The processed data is stored in the /mnt/share/erf/climate_downscale/results directory, organized by scenario and variable.

There are two types of processed data: daily and annual. Daily data is stored for historical data only (and for the mean_temperature variable for CMIP6 data). We generally only generate annual results, as storing daily results for all models and all variables would be prohibitively expensive. Daily data is stored in the /mnt/share/erf/climate_downscale/results/daily directory.

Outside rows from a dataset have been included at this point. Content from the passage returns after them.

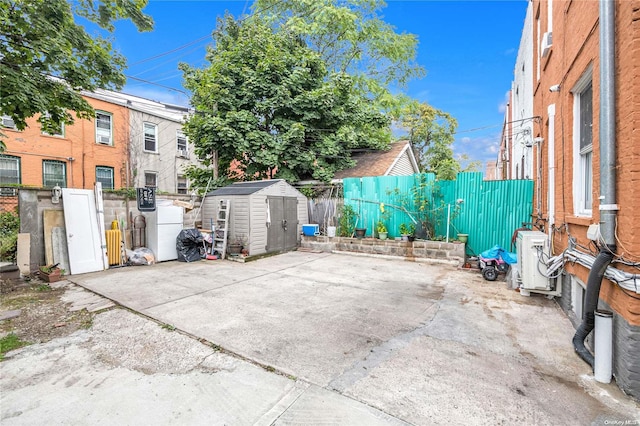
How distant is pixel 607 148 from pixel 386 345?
9.09ft

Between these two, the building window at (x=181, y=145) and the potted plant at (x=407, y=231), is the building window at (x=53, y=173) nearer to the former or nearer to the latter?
the building window at (x=181, y=145)

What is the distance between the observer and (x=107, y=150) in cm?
1452

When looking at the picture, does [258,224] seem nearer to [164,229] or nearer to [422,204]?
[164,229]

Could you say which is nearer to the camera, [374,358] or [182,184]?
[374,358]

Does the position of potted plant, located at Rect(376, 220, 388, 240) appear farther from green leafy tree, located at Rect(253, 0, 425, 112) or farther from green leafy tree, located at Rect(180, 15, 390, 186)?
green leafy tree, located at Rect(253, 0, 425, 112)

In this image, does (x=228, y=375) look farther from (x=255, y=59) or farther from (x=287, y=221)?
(x=255, y=59)

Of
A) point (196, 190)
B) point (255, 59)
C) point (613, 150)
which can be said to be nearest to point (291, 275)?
point (613, 150)

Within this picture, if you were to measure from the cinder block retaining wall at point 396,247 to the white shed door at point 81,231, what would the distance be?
5749mm

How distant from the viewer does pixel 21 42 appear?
206 inches

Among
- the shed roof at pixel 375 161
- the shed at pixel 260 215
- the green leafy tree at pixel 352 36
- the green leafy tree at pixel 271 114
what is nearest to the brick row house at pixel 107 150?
the green leafy tree at pixel 271 114

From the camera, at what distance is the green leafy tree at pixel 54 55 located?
16.5ft

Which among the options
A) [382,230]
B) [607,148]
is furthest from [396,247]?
[607,148]

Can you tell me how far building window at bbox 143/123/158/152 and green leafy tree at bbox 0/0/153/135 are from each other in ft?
32.7

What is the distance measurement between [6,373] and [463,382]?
403 cm
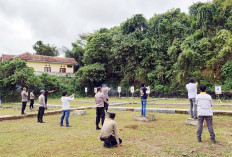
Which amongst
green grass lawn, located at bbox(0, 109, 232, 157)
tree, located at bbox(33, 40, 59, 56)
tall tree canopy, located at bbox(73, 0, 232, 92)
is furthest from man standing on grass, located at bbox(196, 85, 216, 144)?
tree, located at bbox(33, 40, 59, 56)

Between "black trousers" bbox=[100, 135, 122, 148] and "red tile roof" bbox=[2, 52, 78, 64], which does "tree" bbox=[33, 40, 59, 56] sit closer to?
"red tile roof" bbox=[2, 52, 78, 64]

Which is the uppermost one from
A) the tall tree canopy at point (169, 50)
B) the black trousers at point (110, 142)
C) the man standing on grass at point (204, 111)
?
the tall tree canopy at point (169, 50)

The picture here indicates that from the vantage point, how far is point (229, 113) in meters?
9.68

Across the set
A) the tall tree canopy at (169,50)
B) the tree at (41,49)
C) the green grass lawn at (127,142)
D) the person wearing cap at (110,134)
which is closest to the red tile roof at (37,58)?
the tree at (41,49)

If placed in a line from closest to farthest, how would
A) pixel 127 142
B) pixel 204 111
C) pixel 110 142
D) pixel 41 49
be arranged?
pixel 110 142 < pixel 204 111 < pixel 127 142 < pixel 41 49

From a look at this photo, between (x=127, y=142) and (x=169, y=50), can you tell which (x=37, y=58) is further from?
(x=127, y=142)

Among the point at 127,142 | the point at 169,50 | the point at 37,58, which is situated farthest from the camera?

Daily Data Storage and Naming Conventions

File Patterns:

/mnt/share/erf/climate_downscale/results/daily/historical/{DAILY_VARIABLE}/{YEAR}.nc - Daily data for historical variables.
/mnt/share/erf/climate_downscale/results/daily/historical/{DAILY_VARIABLE}/reference.nc - Reference climatology data for historical variables.
/mnt/share/erf/climate_downscale/results/daily/{SCENARIO}/mean_temperature/{YEAR}.nc - Daily data for the mean_temperature variable for CMIP6 scenarios.

Naming Conventions

{SCENARIO}: The CMIP6 scenario being stored (one of ssp126, ssp245, ssp585).
{DAILY_VARIABLE}: The name of the variable being stored (one of mean_temperature, max_temperature, min_temperature, wind_speed, relative_humidity, total_precipitation).
{YEAR}: The year of the data being stored. In historical subdirectories, this runs from 1950 to 2023. In scenario subdirectories, this runs from 2024 to 2100.

The annual data is stored in the /mnt/share/erf/climate_downscale/results/annual directory. Annual data is stored by draw number, with each draw representing a random sample of a Global Climate Model (GCM) and variant from CMIP6. Each draw is a full annual time series from 1950 to 2100 and collates the historical ERA5 data with the CMIP6 scenario data.

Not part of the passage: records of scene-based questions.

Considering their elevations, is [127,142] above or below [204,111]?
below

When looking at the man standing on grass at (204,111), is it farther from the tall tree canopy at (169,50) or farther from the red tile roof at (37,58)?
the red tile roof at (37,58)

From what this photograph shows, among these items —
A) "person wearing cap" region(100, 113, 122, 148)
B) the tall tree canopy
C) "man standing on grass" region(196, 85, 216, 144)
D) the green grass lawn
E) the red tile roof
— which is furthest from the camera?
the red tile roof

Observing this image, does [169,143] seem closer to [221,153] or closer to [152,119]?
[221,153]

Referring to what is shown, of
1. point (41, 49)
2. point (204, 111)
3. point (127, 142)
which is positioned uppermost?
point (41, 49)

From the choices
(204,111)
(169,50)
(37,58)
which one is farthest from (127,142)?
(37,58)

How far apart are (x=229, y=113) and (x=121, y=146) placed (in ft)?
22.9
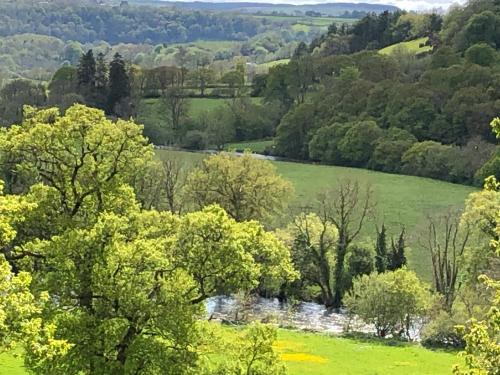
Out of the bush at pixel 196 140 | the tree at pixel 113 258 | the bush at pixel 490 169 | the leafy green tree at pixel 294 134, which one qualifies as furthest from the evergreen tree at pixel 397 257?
the bush at pixel 196 140

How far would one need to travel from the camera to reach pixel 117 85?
124 m

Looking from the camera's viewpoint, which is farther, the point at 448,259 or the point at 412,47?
the point at 412,47

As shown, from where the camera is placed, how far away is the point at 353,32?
185 metres

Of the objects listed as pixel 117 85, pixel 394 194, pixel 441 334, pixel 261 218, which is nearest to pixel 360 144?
pixel 394 194

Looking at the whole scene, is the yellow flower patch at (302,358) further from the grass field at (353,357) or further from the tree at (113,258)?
the tree at (113,258)

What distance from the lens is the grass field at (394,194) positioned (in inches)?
2682


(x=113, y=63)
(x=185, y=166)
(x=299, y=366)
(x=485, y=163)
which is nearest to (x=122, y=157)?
(x=299, y=366)

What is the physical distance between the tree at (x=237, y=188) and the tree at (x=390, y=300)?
1351 cm

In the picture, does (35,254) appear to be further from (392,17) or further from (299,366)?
(392,17)

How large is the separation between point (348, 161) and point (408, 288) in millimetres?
65527

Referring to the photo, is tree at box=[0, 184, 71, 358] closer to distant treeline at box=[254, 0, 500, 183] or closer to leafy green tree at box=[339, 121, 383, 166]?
distant treeline at box=[254, 0, 500, 183]

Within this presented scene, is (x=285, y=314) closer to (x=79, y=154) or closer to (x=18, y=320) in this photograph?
(x=79, y=154)

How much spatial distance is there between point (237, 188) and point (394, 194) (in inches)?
1236

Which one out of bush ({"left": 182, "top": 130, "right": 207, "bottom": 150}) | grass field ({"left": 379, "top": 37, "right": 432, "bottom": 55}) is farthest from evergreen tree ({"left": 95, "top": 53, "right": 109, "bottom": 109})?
grass field ({"left": 379, "top": 37, "right": 432, "bottom": 55})
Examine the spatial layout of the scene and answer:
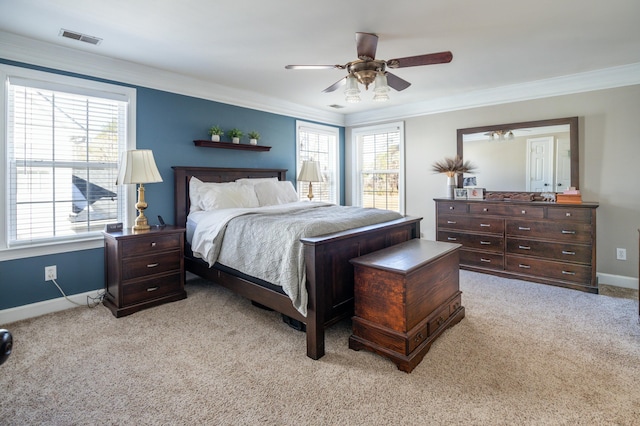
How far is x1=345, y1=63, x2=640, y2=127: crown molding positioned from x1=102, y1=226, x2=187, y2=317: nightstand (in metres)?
3.84

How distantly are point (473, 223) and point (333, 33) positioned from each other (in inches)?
114

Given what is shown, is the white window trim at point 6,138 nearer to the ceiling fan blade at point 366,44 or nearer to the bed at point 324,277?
the bed at point 324,277

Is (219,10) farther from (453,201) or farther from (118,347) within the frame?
(453,201)

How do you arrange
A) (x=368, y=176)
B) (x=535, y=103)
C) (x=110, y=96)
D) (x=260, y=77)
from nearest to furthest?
(x=110, y=96), (x=260, y=77), (x=535, y=103), (x=368, y=176)

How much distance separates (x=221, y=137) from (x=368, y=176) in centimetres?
273

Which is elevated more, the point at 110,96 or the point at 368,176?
the point at 110,96

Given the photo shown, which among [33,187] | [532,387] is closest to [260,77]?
[33,187]

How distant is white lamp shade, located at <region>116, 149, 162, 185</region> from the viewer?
3.06 metres

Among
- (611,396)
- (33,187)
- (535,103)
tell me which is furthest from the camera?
(535,103)

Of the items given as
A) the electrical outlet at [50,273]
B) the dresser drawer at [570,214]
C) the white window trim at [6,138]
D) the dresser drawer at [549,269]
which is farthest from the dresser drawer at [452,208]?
the electrical outlet at [50,273]

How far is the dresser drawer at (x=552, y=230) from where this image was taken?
352 centimetres

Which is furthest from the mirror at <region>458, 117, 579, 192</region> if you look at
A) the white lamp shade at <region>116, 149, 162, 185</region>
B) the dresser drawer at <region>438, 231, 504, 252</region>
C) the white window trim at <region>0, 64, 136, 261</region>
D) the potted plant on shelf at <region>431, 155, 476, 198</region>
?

Annual Data Storage and Naming Conventions

Archive File Patterns

These store the prior results for the climate database to ease transition to the new draw-level outputs. They use an older version of the CMIP6 ensemble and represent an ensemble mean. They should be transitioned to the new draw-level outputs as soon as possible.

/mnt/share/erf/climate_downscale/results/annual/archive/historical/{ANNUAL_VARIABLE}/{YEAR}.nc - Archived historical annual data using the ERA5 dataset.
/mnt/share/erf/climate_downscale/results/annual/archive/{SCENARIO}/{ANNUAL_VARIABLE}/{YEAR}.nc - Archived scenario annual data using the CMIP6 dataset and the original point estimate ensemble.

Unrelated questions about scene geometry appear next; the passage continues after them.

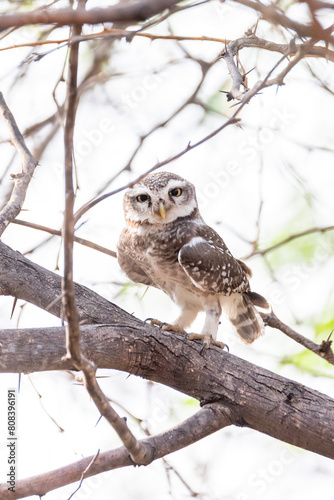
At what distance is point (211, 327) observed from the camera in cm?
365

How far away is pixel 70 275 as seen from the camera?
1.48 meters

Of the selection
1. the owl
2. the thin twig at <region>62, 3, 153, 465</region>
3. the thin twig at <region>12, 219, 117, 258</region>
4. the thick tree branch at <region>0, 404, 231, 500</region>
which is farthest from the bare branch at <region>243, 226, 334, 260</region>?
the thin twig at <region>62, 3, 153, 465</region>

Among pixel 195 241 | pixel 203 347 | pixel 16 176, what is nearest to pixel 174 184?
pixel 195 241

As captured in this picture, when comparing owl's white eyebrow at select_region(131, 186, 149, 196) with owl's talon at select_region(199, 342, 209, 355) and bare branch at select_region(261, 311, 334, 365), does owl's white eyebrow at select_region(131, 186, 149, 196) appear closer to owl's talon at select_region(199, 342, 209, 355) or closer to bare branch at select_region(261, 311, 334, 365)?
bare branch at select_region(261, 311, 334, 365)

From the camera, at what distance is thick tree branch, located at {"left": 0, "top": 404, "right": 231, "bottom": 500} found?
215 centimetres

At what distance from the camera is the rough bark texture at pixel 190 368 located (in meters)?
2.52

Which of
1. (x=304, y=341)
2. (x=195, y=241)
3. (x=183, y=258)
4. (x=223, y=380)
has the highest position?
(x=195, y=241)

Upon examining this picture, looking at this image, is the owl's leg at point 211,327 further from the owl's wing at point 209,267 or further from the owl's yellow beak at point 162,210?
the owl's yellow beak at point 162,210

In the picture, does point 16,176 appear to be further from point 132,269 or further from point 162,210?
point 132,269

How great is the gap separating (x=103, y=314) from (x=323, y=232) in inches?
66.2

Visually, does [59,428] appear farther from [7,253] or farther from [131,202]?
[131,202]

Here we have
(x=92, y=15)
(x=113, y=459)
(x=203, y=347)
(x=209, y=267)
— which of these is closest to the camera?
(x=92, y=15)

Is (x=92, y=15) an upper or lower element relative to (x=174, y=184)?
lower

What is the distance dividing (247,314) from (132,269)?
2.70 feet
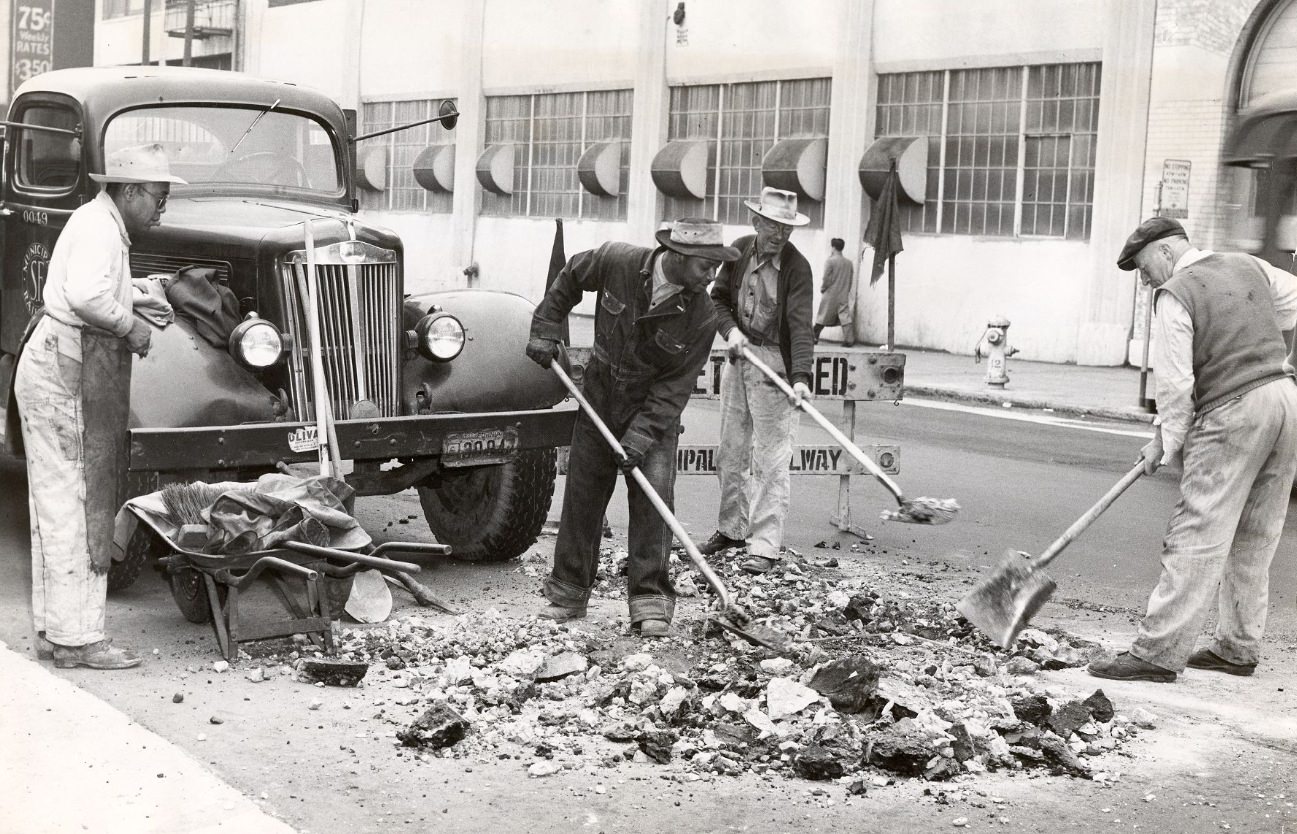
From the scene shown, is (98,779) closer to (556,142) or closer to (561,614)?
(561,614)

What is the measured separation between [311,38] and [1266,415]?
34.3 meters

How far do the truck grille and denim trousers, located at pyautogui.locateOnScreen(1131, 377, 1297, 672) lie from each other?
3.57 meters

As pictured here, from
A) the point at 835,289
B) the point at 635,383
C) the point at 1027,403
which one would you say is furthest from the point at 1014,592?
the point at 835,289

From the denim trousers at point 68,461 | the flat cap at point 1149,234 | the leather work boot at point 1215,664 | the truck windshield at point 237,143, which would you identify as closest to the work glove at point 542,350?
the denim trousers at point 68,461

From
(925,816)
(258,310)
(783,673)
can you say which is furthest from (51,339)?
(925,816)

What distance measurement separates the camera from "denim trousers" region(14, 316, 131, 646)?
6.12m

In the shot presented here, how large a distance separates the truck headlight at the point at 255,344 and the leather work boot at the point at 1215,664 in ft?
13.6

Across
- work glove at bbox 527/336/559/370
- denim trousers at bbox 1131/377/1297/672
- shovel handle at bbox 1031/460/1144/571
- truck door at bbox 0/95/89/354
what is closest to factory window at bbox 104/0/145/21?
truck door at bbox 0/95/89/354

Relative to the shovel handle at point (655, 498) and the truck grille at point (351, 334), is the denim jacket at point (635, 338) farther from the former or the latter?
the truck grille at point (351, 334)

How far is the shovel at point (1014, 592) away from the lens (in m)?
6.54

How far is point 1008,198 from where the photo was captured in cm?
2288

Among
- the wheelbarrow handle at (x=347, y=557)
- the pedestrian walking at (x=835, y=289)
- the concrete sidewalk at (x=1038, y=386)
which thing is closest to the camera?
the wheelbarrow handle at (x=347, y=557)

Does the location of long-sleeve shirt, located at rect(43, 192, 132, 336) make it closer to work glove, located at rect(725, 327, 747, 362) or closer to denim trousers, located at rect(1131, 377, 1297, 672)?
work glove, located at rect(725, 327, 747, 362)

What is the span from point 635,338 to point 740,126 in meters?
20.7
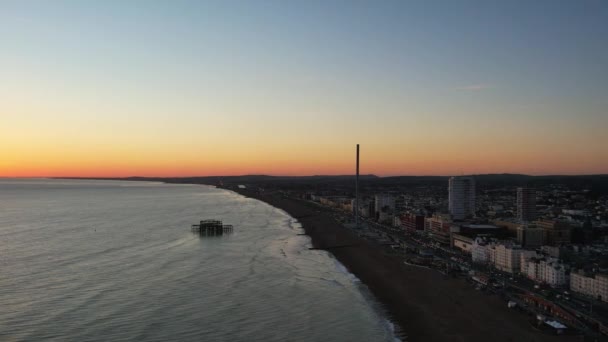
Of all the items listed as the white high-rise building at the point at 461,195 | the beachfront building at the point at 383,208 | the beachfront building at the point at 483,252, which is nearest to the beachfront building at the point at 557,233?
the beachfront building at the point at 483,252

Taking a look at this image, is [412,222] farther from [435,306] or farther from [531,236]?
[435,306]

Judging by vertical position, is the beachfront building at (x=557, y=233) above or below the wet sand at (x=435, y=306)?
above

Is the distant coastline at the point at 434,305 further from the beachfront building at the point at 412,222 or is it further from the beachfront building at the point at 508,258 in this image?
the beachfront building at the point at 412,222

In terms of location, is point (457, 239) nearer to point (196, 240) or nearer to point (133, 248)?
point (196, 240)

Raw and Compiled File Patterns

/mnt/share/erf/climate_downscale/results/annual/raw/historical/{ANNUAL_VARIABLE}/{YEAR}_era5.nc - Raw historical annual data using the ERA5 dataset.
/mnt/share/erf/climate_downscale/results/annual/raw/{SCENARIO}/{ANNUAL_VARIABLE}/{YEAR}_{GCM_MEMBER}.nc - Raw scenario annual data using the CMIP6 dataset. Each dataset is a bias-corrected and downscaled GCM-member.
/mnt/share/erf/climate_downscale/results/annual/raw/compiled/{SCENARIO}/{ANNUAL_VARIABLE}/{GCM_MEMBER}.nc - Annual compilations of the raw scenario data for each GCM-member.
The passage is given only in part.